Our infrastructure team is at an inflection point. We have a working platform that
supports active trading and research, and we are now investing in making it more robust,
observable, and developer-friendly. The successful candidate will have significant
influence over the direction of our infrastructure — shaping tooling choices, establishing
standards, and building systems that scale with the firm.
Location
Austin, Texas or Yerevan, Armenia
What We're Building Toward
As a team, we are working toward the following goals. You will play a central role in
defining the approach and driving execution:
- Full-stack observability** across all internal services — unified metrics, centralized logging, distributed tracing, and actionable alerting — so that engineers and traders have clear, real-time visibility into system health and performance.
- Reliable, self-service compute orchestration** spanning Slurm (HPC/ML workloads), Hadoop (batch data processing), and Airflow (workflow scheduling) — enabling researchers and data engineers to run workloads at scale without infrastructure bottlenecks.
- Mature secrets management** for trading credentials, API keys, certificates, and service-to-service authentication — with rotation policies, auditing, and tight integration into deployment workflows.
- Unified release pipelines** that bring consistency to how diverse applications — trading strategies, data pipelines, and real-time trading systems — move from development to production, each with their own build, test, and deployment needs.
- A well-maintained platform foundation** where shared services — identity management, GitHub Actions runners, VPN, observability tooling — stay current and reliable without disrupting active trading.
- Strong security posture** across production and research environments — network segmentation, access controls, vulnerability management, and compliance — that evolves alongside the platform rather than being bolted on after the fact.
Requirements
- Experience building and operating internal platform services for development teams (CI/CD, compute, monitoring, developer tooling) — not just consuming them.
- Strong proficiency in Linux systems administration and container orchestration (Docker, Kubernetes, or similar).
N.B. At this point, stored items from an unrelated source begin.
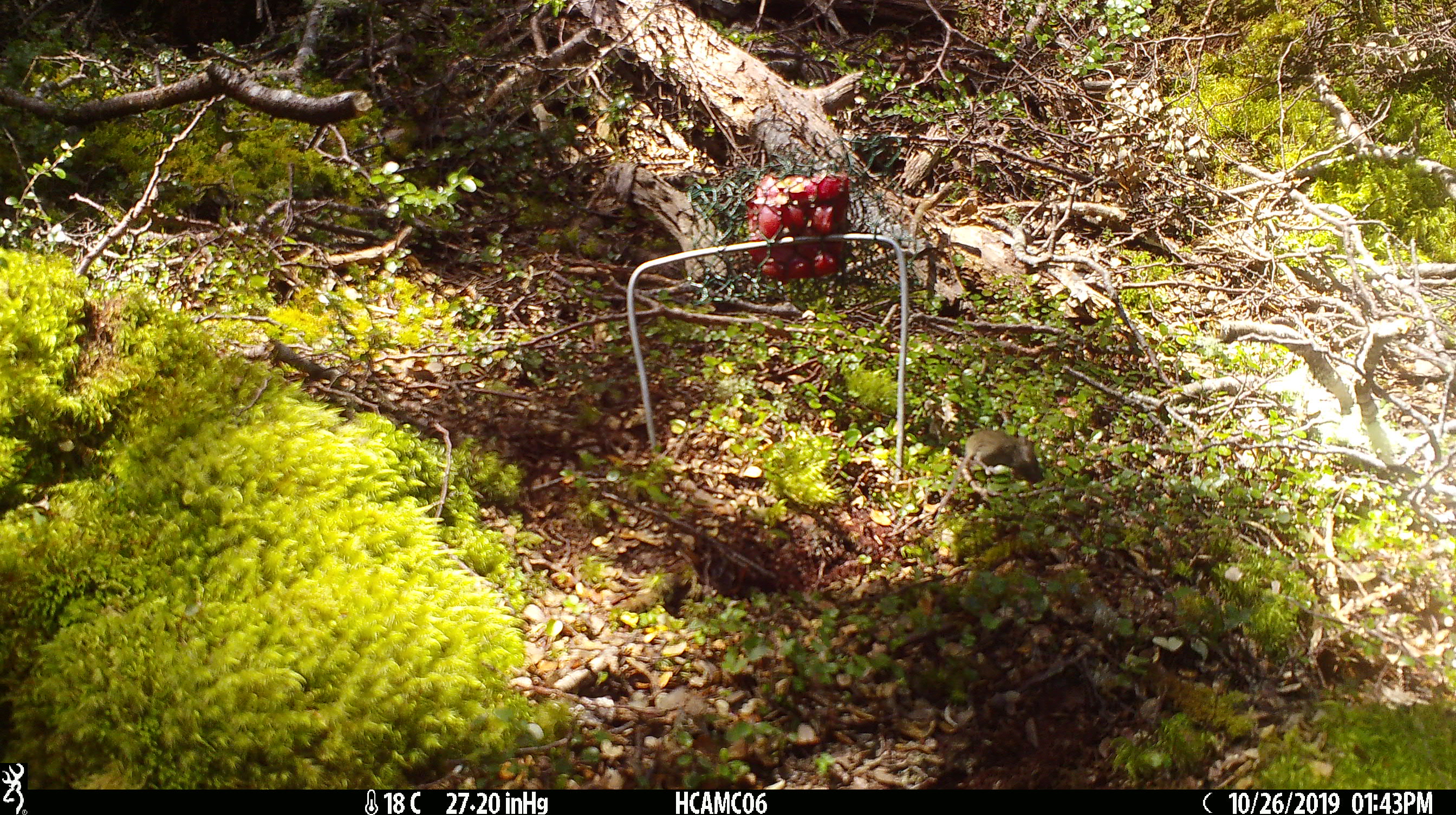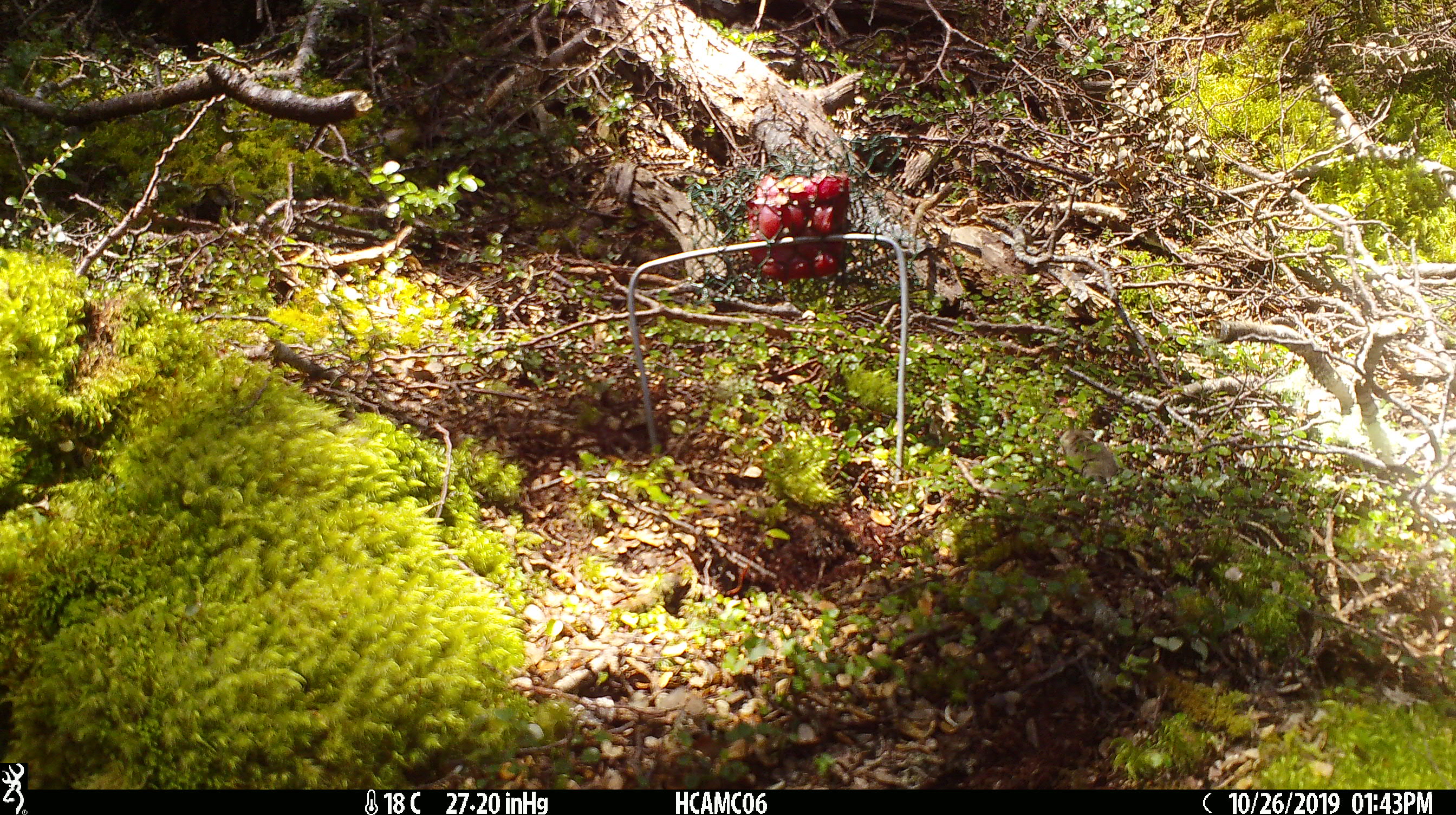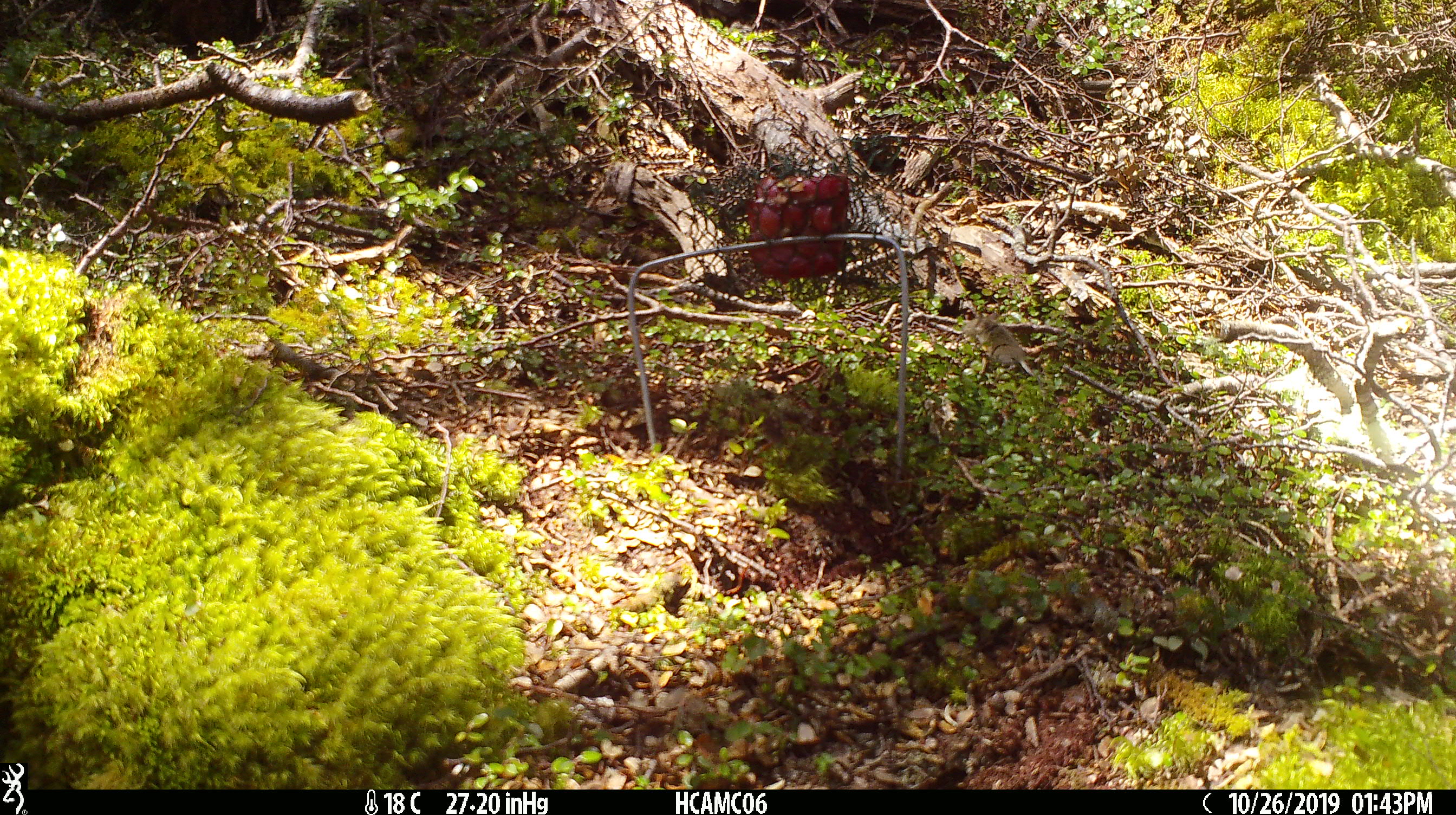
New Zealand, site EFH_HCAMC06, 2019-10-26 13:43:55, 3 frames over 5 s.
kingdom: Animalia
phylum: Chordata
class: Mammalia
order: Rodentia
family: Muridae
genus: Mus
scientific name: Mus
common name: mouse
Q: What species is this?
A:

- Deep understanding of the software development lifecycle and how infrastructure supports engineering teams — from local development through CI to production deployment.
- Familiarity with ML and data-intensive workflow requirements: GPU scheduling, large dataset access patterns, experiment tracking, and reproducible compute environments.
- Proficiency with at least one major cloud provider (AWS, GCP, or Azure) including networking, IAM, and managed services.
- Experience designing and operating hybrid infrastructure — cloud, on-premises, and colocation environments — with an understanding of the tradeoffs between them.
- Hands-on programming ability in Python or another scripting language, sufficient to build tooling, automation, and infrastructure-as-code — not just run playbooks.
- Solid understanding of core network protocols and services: DNS, LDAP, SMTP, TLS, HTTP, and SSH.
- Practical knowledge of infrastructure security: firewall management, access control models (zero-trust, bastion hosts), vulnerability scanning, patch management, and audit logging.
Nice to Have
- Experience in a trading firm or other environment with strict uptime and latency requirements.
- Familiarity with infrastructure-as-code tools (Terraform, Pulumi, Ansible).
- Experience with log aggregation and SIEM systems.
- Understanding of compliance frameworks relevant to financial services.
Benefits
- Health, visual and dental insurance
- Flexible sick time policy